_WHAT YOU WILL DO_
a) In the passage about drug money and Wall Street, who wrote the National Security Act of 1947?
b) Copy the stretch of rows from the line containing "Which is closest" through the end of the rows, renaming "pine tree" to "spruce tree" and keeping everything else the same. Leave the pictures out of your answer.

--- TEXT PASSAGE ---

And a major drug dealer, like a Carlos Lehder, a Pablo Escobar, an Amado Fuentes, a Matta Ballesteros or a Hank Rohn, sitting around with ten billion dollars of useless illegal money, is more than happy to loan it at five percent because his money is now legal and liquid. And, if one goes to prison or dies, there is always another dealer to fill the void so that the supply is not interrupted. The drug trade now has power because it is underwriting the investments of the largest corporations in the world. It underwrites politicians. It has hooked the gringos on Wall Street whose own children sometimes die from its drugs. Wall Street cannot afford to let the drug barons fall. Congress cannot afford to let the drug barons fall. Presidents and their campaign finances cannot afford to let the drug barons fall. Why? Because our top down economy, controlled by one per cent, cannot take the risk of letting competition (business or political) have the edge of using drug money. The third world has its revenge for European colonialism but Wall Street still calls the shots. And for every million dollars of increased sales or increased revenues from a buyout, the stock equity of the one per cent who control Wall Street, increases twenty to thirty times.

Remember - The National Security Act of 1947, which created the CIA, was written by Wall Street lawyer and banker Clark Clifford. Clark Clifford is the man who brought the CIA backed drug bank BCCI into the United States. Allen Dulles who virtually designed the CIA and served as its Director, and his brother John Foster who was Eisenhower's Secretary of State, were Wall Street lawyers from the firm Sullivan and Cromwell. Dwight Eisenhower's personal liaison with the CIA was none other than Nelson Rockefeller. William Casey was Chairman of the Securities and Exchange Commission under Richard Nixon. Former CIA Directors from William Raborn to William Webster to Robert Gates to James Woolsey to John Deutch all sit or have sat on the Boards of the largest, richest and most powerful companies in America.

--- THE INPUT ---

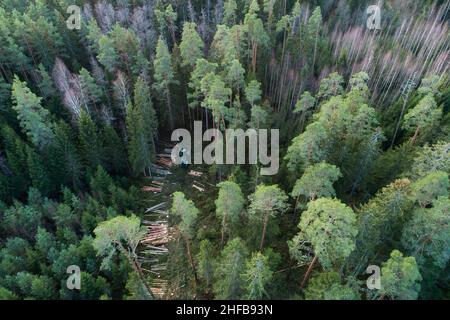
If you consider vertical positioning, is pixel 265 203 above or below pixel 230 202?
above

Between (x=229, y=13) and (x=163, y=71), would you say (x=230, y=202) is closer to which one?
(x=163, y=71)

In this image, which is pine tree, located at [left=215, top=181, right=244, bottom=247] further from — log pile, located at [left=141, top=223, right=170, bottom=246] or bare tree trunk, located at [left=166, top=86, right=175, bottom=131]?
bare tree trunk, located at [left=166, top=86, right=175, bottom=131]

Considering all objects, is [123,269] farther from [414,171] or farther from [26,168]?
[414,171]

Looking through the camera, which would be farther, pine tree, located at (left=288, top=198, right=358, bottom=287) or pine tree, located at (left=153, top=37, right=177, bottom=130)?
pine tree, located at (left=153, top=37, right=177, bottom=130)

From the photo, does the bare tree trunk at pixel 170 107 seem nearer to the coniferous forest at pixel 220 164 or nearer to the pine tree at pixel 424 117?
the coniferous forest at pixel 220 164

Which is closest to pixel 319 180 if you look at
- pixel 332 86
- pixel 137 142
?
pixel 332 86

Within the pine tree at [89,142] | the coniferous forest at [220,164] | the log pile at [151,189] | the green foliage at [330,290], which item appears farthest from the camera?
the log pile at [151,189]

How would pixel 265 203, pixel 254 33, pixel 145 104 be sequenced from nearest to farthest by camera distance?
pixel 265 203 < pixel 145 104 < pixel 254 33

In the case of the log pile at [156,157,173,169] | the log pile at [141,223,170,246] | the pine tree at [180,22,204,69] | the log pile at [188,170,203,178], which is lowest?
the log pile at [141,223,170,246]

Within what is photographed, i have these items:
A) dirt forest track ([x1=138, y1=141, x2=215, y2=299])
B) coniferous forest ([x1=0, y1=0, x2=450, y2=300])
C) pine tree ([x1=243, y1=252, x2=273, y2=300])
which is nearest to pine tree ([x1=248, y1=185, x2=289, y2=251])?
coniferous forest ([x1=0, y1=0, x2=450, y2=300])

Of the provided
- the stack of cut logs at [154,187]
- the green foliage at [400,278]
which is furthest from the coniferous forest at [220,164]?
the stack of cut logs at [154,187]
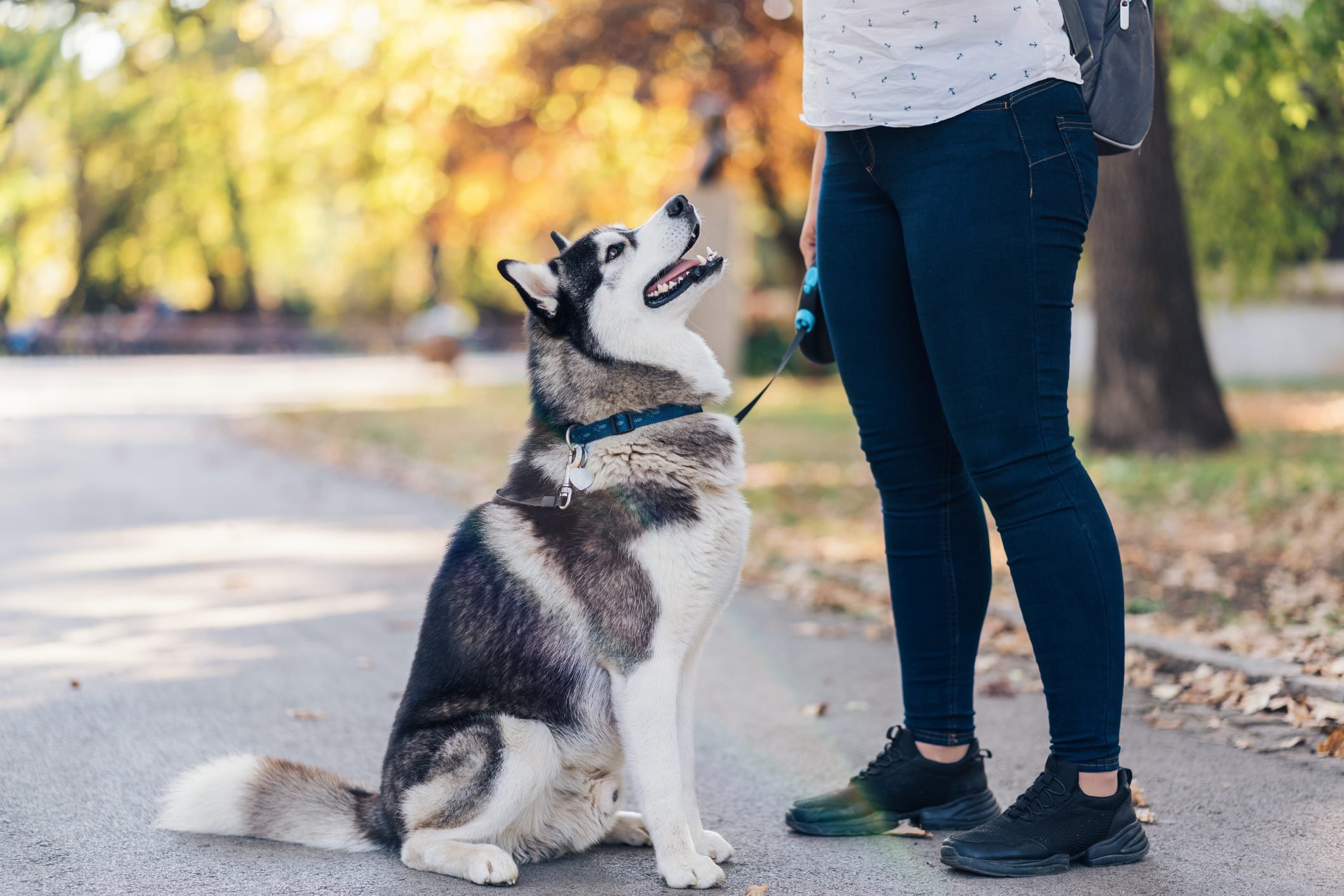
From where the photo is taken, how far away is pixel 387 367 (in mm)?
33000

---

_WORKED SOLUTIONS_
a) Clark Clifford, a Wall Street lawyer and banker

b)
Which is closest to pixel 319 180 if you look at
- pixel 332 86
- pixel 137 142
?
pixel 332 86

Within the spruce tree at [89,142] | the coniferous forest at [220,164] | the log pile at [151,189] | the green foliage at [330,290], which item appears farthest from the camera?
the log pile at [151,189]

How would pixel 265 203, pixel 254 33, pixel 145 104 be sequenced from nearest to farthest by camera distance?
pixel 265 203 < pixel 145 104 < pixel 254 33

In the case of the log pile at [156,157,173,169] | the log pile at [141,223,170,246] | the spruce tree at [180,22,204,69] | the log pile at [188,170,203,178], which is lowest?
the log pile at [141,223,170,246]

Within what is photographed, i have these items:
A) dirt forest track ([x1=138, y1=141, x2=215, y2=299])
B) coniferous forest ([x1=0, y1=0, x2=450, y2=300])
C) spruce tree ([x1=243, y1=252, x2=273, y2=300])
which is nearest to spruce tree ([x1=248, y1=185, x2=289, y2=251])?
coniferous forest ([x1=0, y1=0, x2=450, y2=300])

Of the provided
- the stack of cut logs at [154,187]
- the green foliage at [400,278]
which is furthest from the coniferous forest at [220,164]?
the stack of cut logs at [154,187]
From where the photo is taken, how far away is pixel 387 367 (in mm)?
33000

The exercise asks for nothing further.